The band : percussionist Moustapha Cisse, drummer Theierry Arpino, bassist Guy Nsangue Akwa, and keyboardist William Lecomte blend their conservatory training with West African rhythms into brilliant music.

It turns out there's a Summer of Love connection with Jean-Luc Ponty in that he was first introduced to American musical audiences at the 1967 Monterey Jazz Festival. The Monterey Pop Festival, as can be seen by the image of Tom Wilkes memorable poster snatched from the Wikipedia article, was in June around the time of the Summer Solstice.
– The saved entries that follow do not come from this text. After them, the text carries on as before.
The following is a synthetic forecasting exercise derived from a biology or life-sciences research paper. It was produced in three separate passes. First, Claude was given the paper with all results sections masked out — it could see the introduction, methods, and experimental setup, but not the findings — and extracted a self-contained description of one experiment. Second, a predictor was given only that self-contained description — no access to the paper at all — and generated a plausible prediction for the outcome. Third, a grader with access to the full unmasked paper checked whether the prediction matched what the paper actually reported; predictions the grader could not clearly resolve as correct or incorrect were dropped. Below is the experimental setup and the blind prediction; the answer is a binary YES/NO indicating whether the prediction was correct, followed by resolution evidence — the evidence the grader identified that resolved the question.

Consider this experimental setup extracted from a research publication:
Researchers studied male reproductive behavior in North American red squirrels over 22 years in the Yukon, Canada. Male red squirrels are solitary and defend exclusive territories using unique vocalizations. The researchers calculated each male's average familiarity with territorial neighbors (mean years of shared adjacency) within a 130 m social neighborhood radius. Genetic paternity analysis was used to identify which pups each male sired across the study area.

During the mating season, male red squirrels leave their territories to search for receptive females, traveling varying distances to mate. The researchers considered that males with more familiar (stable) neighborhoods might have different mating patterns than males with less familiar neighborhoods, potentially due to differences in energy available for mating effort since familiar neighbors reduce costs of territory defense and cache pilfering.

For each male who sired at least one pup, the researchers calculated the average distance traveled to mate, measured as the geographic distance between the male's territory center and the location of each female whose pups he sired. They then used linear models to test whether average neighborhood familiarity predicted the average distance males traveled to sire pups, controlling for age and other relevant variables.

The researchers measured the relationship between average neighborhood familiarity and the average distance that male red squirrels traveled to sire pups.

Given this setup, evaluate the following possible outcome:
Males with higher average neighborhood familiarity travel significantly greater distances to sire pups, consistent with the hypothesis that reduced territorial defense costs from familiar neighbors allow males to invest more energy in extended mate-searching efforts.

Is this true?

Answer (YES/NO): YES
The Monterey Jazz Festival was held on the same fairgrounds in September around the time of the Autumnal Solstice.

Time flies and it is hard to keep everything straight in mind. Thinking about music for my own Summer of Love anniversary party I decided to make a mix tape. Yes a cassette tape. Most of the little music I own is on cassette, at least music that dates back to the sixties. Mixing musical genres is an art, and also my collection of sixties music is predominately Soul anyway. That's appropriate because while in 1967 I did listen to The Jefferson Airplane's Surrealistic Pillow album, and The Mamas and Papas album, and Simon and Garfunkel's Parsley, Sage, Rosemary and Thyme--all of them my brother's albums--mostly what I heard was Soul music on the car radio. It took me a while longer to discover the music of Monterey Pop and Monterey Jazz festivals.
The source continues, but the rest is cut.